Next topic is the speed of load/store operations itself. This depends on GPU generation, so i will talk about maxwell/paswell. Each SM here has 4 dispatchers. Each dispatcher has 32-wide ALU and 8-wide LD/ST engine. So,each cycle dispatcher can start ALU operation, but it can start LD/ST operation only once per 4 cycles. AFAIK, bandwidth of shared memory and L1 cache access is limited only by this value. So, copying data from L1$ to shared memory require 8 GPU cycles. I.e. simultaneously with such copying, up to 8 ALU operations can be performed.
But delays are pretty high - AFAIR, minimal delays of shmem/L1$ access are 30-50 cycles. Overall, GPU operation delay define when the next operation on its result can be started. I.e. if you only load data into register - thread will continue execution until this register will be used in other operation. When you perform “shmem = global” data copying, this means that we will have delay of 4 cycles for loading into register, then 30-50 cycles for data arrived, then 4 cycles for storing into shmem. If this operation followed by syncthreads(), we may need to wait another 30-50 cycles for data to be stored - i don’t know exactly (may be txbob, njuffa or greg can clarify that?).
So, the code we discussing will be executed at least 40 cycles, with only a few LD/ST and especially ALU operations executed. And here extra thread blocks can go a rescue!! While this thread block wastes time waiting for data moving, threads in another thread blocks may perform calculation part of their code. When the second thread block will start moving data, the first one may start performing calculations. It’s why it’s crucial for such style of kernel (load data into shmem → syncthreads → perform calculations) to have at least 2 thread blocks, and may be even more.
Of course, perfromance increase as function of thread blocks number depends on how much time you spend moving data. If it’s only 10% of overall time, two blocks will increase speed by 9% and third block by less than 1%. OTOH, if moving spends 50% of overall time, adding more than two blocks can add another 10-20% of performance.

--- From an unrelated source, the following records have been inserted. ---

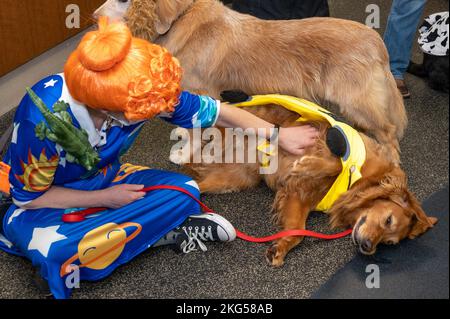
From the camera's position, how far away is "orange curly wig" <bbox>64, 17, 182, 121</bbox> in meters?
1.22

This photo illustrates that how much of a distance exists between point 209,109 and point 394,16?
134 centimetres

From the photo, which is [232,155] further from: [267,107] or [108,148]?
[108,148]

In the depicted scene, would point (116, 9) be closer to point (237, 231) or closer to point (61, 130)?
point (61, 130)

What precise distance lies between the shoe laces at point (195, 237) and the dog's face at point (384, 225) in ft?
1.62

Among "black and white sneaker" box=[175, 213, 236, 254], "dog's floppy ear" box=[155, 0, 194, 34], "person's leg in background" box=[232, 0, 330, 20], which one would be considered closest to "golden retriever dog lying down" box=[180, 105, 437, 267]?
"black and white sneaker" box=[175, 213, 236, 254]

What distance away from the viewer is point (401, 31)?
2.45 meters

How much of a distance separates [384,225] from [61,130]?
103 centimetres

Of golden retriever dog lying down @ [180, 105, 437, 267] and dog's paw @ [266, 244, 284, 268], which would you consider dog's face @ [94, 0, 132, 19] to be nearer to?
golden retriever dog lying down @ [180, 105, 437, 267]

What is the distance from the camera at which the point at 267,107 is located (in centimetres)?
193

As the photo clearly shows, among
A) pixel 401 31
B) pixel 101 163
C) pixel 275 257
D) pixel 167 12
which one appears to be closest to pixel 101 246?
pixel 101 163

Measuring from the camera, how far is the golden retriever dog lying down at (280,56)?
6.34 ft

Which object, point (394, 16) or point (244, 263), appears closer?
point (244, 263)
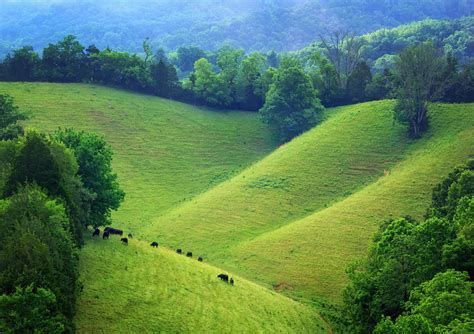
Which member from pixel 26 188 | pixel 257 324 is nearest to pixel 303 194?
pixel 257 324

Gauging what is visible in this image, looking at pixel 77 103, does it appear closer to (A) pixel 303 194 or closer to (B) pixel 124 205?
(B) pixel 124 205

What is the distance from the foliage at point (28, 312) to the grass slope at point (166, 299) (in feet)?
17.2

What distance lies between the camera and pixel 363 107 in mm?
105312

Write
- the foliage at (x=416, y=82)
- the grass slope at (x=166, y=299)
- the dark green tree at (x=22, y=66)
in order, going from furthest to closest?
the dark green tree at (x=22, y=66), the foliage at (x=416, y=82), the grass slope at (x=166, y=299)

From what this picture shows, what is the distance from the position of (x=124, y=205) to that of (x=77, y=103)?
36539 millimetres

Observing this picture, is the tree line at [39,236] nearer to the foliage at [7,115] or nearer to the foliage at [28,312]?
the foliage at [28,312]

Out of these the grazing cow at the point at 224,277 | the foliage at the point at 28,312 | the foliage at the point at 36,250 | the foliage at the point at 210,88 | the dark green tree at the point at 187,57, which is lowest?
the grazing cow at the point at 224,277

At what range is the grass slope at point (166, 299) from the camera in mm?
34750

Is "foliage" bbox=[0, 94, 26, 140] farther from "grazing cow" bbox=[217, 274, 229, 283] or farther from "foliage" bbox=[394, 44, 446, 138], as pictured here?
"foliage" bbox=[394, 44, 446, 138]

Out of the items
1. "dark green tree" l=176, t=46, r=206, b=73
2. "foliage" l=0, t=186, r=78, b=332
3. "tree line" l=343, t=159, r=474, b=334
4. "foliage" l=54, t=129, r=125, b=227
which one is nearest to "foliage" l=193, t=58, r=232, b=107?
"foliage" l=54, t=129, r=125, b=227

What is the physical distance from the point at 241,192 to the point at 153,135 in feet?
97.0

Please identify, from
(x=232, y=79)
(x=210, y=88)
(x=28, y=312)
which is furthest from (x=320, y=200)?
(x=232, y=79)

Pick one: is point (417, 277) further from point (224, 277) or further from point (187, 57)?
point (187, 57)

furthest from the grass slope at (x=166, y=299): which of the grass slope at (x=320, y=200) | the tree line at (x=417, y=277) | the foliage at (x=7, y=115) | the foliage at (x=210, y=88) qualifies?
the foliage at (x=210, y=88)
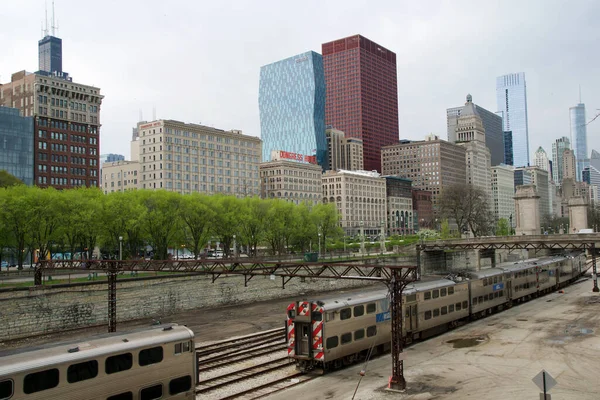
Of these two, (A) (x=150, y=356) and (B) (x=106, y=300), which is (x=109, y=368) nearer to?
(A) (x=150, y=356)

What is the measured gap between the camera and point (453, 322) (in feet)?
138

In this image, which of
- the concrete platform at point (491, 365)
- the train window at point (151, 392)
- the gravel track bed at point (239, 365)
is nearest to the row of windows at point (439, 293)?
the concrete platform at point (491, 365)

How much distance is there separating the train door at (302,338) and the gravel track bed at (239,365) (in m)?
3.56

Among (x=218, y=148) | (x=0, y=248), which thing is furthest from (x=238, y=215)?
(x=218, y=148)

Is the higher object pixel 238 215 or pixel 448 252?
pixel 238 215

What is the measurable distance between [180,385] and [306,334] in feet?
29.1

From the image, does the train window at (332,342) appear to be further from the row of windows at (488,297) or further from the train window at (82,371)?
the row of windows at (488,297)

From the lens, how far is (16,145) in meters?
129

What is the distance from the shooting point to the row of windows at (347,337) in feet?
94.1

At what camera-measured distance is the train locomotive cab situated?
1116 inches

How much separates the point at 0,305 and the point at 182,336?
2756cm

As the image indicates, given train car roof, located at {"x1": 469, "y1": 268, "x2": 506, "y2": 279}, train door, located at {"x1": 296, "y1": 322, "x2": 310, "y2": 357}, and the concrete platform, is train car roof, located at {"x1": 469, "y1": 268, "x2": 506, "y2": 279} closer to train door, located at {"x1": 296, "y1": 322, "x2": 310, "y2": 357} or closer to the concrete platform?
the concrete platform

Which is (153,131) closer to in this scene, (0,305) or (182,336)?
(0,305)

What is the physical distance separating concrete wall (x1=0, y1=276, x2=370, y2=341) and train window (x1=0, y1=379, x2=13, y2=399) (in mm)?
28234
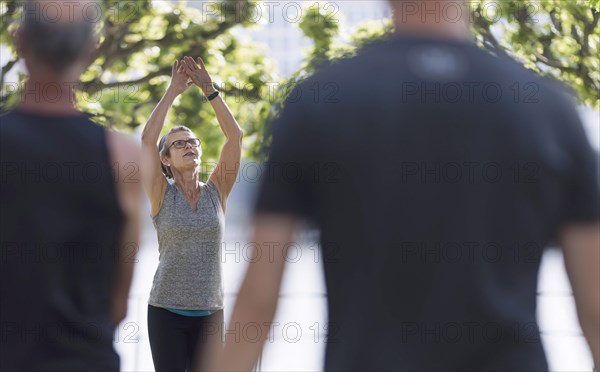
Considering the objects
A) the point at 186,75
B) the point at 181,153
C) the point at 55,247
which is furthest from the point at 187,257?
the point at 55,247

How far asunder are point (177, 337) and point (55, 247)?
2556mm

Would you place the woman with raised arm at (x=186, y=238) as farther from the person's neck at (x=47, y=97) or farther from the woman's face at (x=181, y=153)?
the person's neck at (x=47, y=97)

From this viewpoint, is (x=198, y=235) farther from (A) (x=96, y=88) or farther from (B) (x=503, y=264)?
(A) (x=96, y=88)

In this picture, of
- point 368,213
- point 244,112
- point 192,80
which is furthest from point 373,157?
point 244,112

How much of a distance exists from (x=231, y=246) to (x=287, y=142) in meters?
6.41

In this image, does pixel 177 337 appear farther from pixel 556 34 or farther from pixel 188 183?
pixel 556 34

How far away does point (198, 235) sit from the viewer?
5016mm

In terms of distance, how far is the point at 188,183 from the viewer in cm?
525

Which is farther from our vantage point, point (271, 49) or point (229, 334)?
point (271, 49)

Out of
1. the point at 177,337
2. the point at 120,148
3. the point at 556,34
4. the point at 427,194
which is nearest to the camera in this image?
the point at 427,194

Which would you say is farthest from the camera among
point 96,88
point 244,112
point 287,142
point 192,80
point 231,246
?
point 244,112

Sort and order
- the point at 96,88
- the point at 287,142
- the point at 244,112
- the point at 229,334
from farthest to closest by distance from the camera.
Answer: the point at 244,112, the point at 96,88, the point at 229,334, the point at 287,142

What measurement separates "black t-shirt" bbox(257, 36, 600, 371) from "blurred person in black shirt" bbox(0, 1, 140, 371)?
2.95 feet

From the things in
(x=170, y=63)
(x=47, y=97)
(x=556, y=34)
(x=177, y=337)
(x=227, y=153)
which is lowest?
(x=177, y=337)
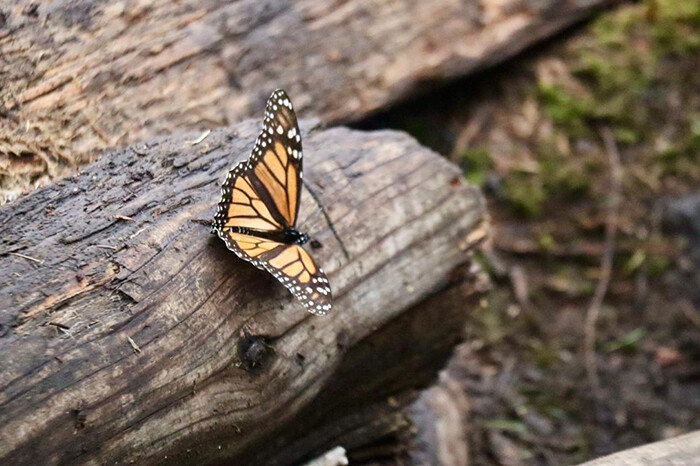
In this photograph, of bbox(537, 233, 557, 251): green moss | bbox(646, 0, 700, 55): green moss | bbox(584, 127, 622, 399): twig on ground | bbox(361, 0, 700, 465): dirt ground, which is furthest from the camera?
bbox(646, 0, 700, 55): green moss

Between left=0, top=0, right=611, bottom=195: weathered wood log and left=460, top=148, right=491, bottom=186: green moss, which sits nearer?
left=0, top=0, right=611, bottom=195: weathered wood log

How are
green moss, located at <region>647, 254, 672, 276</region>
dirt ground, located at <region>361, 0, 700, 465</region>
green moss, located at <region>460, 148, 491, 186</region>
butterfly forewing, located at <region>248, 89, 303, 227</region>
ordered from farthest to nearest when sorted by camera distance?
1. green moss, located at <region>460, 148, 491, 186</region>
2. green moss, located at <region>647, 254, 672, 276</region>
3. dirt ground, located at <region>361, 0, 700, 465</region>
4. butterfly forewing, located at <region>248, 89, 303, 227</region>

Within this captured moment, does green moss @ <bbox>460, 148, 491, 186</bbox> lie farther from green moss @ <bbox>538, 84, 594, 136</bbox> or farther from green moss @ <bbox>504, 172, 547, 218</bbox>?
green moss @ <bbox>538, 84, 594, 136</bbox>

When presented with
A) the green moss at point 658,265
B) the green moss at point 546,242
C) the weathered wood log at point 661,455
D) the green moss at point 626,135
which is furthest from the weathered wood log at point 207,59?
the weathered wood log at point 661,455

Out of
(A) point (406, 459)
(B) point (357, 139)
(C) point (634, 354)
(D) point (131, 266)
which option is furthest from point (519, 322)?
(D) point (131, 266)

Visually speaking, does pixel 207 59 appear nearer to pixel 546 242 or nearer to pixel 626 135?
pixel 546 242

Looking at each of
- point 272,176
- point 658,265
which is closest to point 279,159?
point 272,176

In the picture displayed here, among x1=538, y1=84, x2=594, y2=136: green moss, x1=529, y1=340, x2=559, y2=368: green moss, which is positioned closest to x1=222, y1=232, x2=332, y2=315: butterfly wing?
x1=529, y1=340, x2=559, y2=368: green moss

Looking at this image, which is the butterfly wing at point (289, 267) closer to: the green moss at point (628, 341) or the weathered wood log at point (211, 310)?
the weathered wood log at point (211, 310)
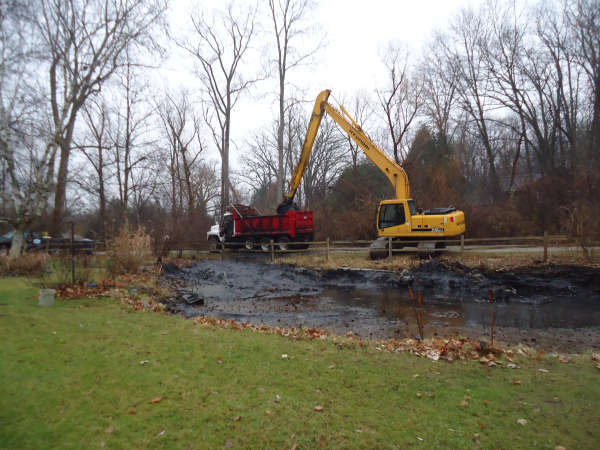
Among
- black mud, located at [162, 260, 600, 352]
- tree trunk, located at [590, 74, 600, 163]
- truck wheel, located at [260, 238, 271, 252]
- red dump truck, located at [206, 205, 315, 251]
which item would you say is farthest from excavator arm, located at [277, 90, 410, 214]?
tree trunk, located at [590, 74, 600, 163]

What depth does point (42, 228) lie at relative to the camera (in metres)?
23.8

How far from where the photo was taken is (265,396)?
432 centimetres

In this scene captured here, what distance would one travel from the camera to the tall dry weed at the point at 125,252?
11419 mm

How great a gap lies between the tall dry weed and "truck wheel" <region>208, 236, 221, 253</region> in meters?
8.67

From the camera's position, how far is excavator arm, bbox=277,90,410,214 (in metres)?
17.0

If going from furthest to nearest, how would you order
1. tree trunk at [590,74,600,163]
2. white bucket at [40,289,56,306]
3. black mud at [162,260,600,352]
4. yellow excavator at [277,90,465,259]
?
1. tree trunk at [590,74,600,163]
2. yellow excavator at [277,90,465,259]
3. black mud at [162,260,600,352]
4. white bucket at [40,289,56,306]

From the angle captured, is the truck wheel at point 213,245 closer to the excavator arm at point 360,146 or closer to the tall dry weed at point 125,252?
the excavator arm at point 360,146

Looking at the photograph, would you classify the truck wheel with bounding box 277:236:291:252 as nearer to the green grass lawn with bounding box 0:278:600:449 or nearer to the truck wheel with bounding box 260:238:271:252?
the truck wheel with bounding box 260:238:271:252

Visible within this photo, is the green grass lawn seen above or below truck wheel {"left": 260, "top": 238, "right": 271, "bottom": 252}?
below

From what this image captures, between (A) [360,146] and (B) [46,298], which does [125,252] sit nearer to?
(B) [46,298]

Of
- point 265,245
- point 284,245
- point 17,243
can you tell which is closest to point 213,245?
point 265,245

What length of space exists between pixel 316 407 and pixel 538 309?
961 centimetres

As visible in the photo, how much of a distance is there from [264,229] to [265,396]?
18362mm

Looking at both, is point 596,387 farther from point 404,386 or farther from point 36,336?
point 36,336
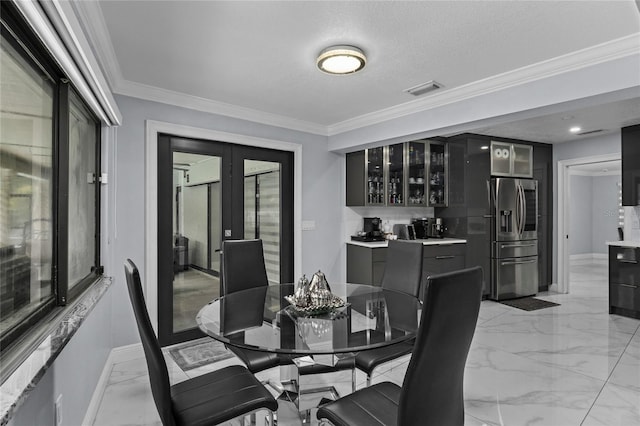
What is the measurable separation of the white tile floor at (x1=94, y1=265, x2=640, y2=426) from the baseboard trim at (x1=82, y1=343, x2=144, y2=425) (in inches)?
1.6

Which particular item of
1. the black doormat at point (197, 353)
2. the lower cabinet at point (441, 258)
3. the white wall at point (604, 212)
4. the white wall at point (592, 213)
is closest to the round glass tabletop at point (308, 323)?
the black doormat at point (197, 353)

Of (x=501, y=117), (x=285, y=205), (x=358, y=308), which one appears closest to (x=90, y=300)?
(x=358, y=308)

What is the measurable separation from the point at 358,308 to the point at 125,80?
8.91 ft

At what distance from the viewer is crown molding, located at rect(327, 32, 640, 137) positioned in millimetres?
2365

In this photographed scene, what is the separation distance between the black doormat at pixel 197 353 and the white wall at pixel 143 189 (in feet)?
1.40

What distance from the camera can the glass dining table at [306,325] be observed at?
169 cm

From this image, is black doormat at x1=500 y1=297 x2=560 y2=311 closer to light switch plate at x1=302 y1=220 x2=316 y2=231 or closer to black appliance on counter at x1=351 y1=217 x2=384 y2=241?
black appliance on counter at x1=351 y1=217 x2=384 y2=241

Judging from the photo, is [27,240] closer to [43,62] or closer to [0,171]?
[0,171]

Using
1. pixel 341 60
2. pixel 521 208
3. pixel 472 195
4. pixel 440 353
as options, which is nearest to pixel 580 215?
pixel 521 208

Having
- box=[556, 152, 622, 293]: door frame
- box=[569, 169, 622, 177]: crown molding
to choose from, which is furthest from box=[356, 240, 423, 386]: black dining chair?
box=[569, 169, 622, 177]: crown molding

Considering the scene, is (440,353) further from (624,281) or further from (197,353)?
(624,281)

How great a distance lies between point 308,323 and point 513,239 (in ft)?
14.7

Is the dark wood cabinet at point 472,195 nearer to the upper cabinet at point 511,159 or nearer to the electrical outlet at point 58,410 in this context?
the upper cabinet at point 511,159

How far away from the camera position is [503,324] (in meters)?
4.19
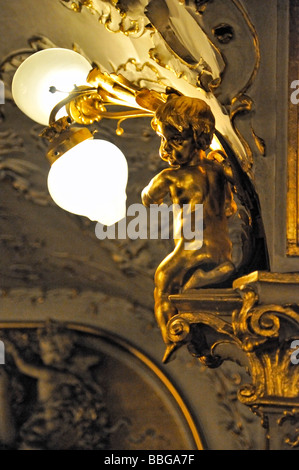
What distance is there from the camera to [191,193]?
1484 millimetres

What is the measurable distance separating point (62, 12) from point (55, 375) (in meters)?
1.18

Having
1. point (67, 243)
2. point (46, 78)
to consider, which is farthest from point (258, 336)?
point (67, 243)

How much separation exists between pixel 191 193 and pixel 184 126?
105 millimetres

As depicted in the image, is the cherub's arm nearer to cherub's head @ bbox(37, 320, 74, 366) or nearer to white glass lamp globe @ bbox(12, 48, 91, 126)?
white glass lamp globe @ bbox(12, 48, 91, 126)

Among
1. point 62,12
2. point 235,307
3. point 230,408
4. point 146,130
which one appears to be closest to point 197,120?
point 235,307

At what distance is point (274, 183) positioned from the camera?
4.50 feet

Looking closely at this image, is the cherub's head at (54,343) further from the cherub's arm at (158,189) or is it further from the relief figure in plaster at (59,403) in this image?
the cherub's arm at (158,189)

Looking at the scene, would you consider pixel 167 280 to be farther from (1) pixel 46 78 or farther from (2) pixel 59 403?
(2) pixel 59 403

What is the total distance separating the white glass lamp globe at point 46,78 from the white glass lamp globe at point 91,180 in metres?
0.17

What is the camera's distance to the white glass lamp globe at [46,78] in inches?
63.8

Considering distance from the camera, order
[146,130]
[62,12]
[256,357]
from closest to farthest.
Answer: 1. [256,357]
2. [62,12]
3. [146,130]

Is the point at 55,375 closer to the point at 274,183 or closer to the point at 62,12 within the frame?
the point at 62,12

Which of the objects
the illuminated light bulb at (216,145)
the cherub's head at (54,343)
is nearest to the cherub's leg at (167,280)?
the illuminated light bulb at (216,145)

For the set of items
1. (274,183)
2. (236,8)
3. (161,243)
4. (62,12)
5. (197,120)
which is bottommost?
(274,183)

But there is another way to increase performance - delayed moving. If you have enough spare registers, you can overlap loading into register set #1 with storing from register set #2, and swap their roles at the next cycle:
…
store set #2
load set #1
syncthreads()
calculations()
store set #1
load set #2
syncthreads()
calculations()
…
going further, you need to schedule stores as far as possible from the next syncthreads() in order to give them more time to finish, so even better code:
…
store set #1 - point 1
load set #2
calculations()
syncthreads()
store set #2 - point 2
load set #1
calculations() using data stored at point 1
syncthreads()
…
of course, this require to double shared memory usage since you need to have separate places for data stored at points 1 and 2. You may select your strategy (increasing amount of thread blocks, using two register sets, using two shared memory places) depending on what most limits your kernel - registers, shared memory, number of threads.